Eblana Photonics of Dublin, Eire, a $7.75 million-funded, seven year-old spinout from Trinity College Dublin and the Irish National Microelectronics Research Centre, with funding from TLCom Capital Partners and Enterprise Ireland, which is a developer of proprietary photon-bandgap laser technology suitable for long wavelength 1310 / 1490 / 1550 nm laser diode products for high volume broadband access, enterprise, metro and SAN applications including FTTx, APON and EPON, SONET/SDH and CWDM, which are designed to:

1. Operate uncooled in simplified production packages.

2. Additionally simplify transceiver manufacture through delivering consistent performance and high quality.

3. Exhibit differentiating features including reduced sensitivity to optical feedback, circular, non astigmatic laser emission for more efficient fibre and PLC coupling and 'excellent' thermal performance.

And which:

1. In March 2003, shortly after raising a B round of $4.5 million, announced that, for use in its integrated volume manufacturing line for making lasers for broadband access, it had purchased an LDA (Laser Diode Attach) automated assembly cell from Palomar Technologies, designed to package InP laser diode assemblies onto carriers and attach and with the ability to ensure a void free eutectic solder interface needed to generate a stable transmission of laser light.

2. In January 2005 announced an agreement with Vitesse Semiconductor whereby Vitesse would manufacture Eblana's low-threshold, single-mode laser diodes on its 4" (102 mm) InP IC line using standard VIP-2Ô InP HBT process to fabricate the laser design based on Eblana's regrowth-free laser technology platform.

3. In February 2006 announced the availability of high-performance, isolator-free, single-wavelength laser diodes for IEEE 802.3ae-2002 10GBASE-LX4 applications based on its photon-bandgap technology platform, designed to provide 10 Gigabit Ethernet LX4 equipment manufacturers with a suite of single-wavelength lasers at a fraction of the price of a conventional DFB solution.

4. Also in February 2006, announced that to address FTTH GEPON PX20 and GPON markets it was setting the base price of its single-mode, isolator-free 310 nm DFB laser replacement laser diode, incorporating Eblana's NFI (nullified feedback influence) technology and providing RIN15OMA noise performance in excess of the IEEE 802.3 ah standard requirements, at $9.95 for 'sustained high volume orders' of TO56-based product versions.

5. In March 2006 announced new TO-38 based TOSAs targeted at 4 Gbit/s Fiber Channel applications in the 1310 nm wavelength band.

6. In March 2007 announced initial shipments of extended range, -40 C to 85 C, single wavelength laser diodes for GPON and other transceiver applications, and that it had extended its laser product offerings to incorporate lasers for use in IEEE 802.3ae 10 Gbit Ethernet, 10GBASE-LR/LRM/LW and 10.0 Gbit Fibre Channel applications.
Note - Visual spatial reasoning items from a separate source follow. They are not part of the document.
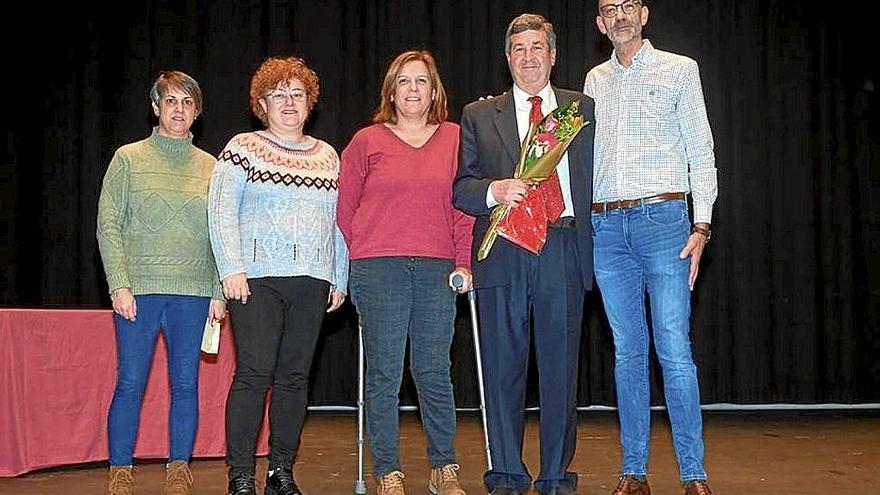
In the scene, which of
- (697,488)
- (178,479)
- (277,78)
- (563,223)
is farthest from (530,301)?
(178,479)

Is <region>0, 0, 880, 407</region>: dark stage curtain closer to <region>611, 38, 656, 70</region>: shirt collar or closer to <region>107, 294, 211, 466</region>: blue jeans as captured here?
<region>107, 294, 211, 466</region>: blue jeans

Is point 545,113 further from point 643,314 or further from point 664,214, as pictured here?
point 643,314

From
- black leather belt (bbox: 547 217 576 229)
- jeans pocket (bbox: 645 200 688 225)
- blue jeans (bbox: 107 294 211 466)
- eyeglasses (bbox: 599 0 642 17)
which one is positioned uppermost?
eyeglasses (bbox: 599 0 642 17)

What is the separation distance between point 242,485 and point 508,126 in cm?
135

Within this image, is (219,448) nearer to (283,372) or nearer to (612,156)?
(283,372)

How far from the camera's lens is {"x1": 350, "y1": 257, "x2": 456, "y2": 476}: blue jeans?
2969 mm

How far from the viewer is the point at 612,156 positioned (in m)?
3.01

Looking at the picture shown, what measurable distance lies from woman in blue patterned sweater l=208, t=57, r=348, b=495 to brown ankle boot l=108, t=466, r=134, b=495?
391 mm

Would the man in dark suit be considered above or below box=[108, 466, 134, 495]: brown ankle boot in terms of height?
above

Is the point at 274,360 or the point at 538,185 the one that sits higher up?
the point at 538,185

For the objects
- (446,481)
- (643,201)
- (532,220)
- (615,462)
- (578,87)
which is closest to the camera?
(532,220)

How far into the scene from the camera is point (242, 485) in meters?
2.92

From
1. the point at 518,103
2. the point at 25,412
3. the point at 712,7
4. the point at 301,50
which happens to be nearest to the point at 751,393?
the point at 712,7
7. In September 2007 announced initial shipments of ultra-narrow linewidth, low noise laser diodes emitting at lambda 1310 and 1550 nm.

8. On July 25th 2008 announced that it had extended its ultra-narrow linewidth laser diode product line to include a 400 kHz butterfly module emitting at 1550 nm for use in communications, sensor and medical applications, and had begun commercial shipments of the product.

Has announced the introduction and commercial availability of the EP1550-NLW-B, butterfly-packaged, laser diode module which:

1. Offers guaranteed emission line-width specified at 400 kHz and below (typically 350 kHz), backed by individual test data of the measured line-width shipped with the product, with highly linear light current characteristics and high side mode suppression ratio (SMSR).

2. Comprises a strained multi-quantum well discrete mode laser diode chip supplied in an industry standard, hermetically sealed 14-pin butterfly integrated with optical isolator, thermo-electric cooler , thermistor and power monitor photodiode.

3. Typically offers 6 mW output power to specifiers in the coherent communications, sensors, medical device and imaging equipment industry sectors for use in optical-sensing, light detection and ranging(LIDAR), interferometry and T&M applications.

4. Is already in use for high bandwidth coherent communications applications where, for example, high spectral efficiency, phase encoded signals are used to overcome transmission bottlenecks.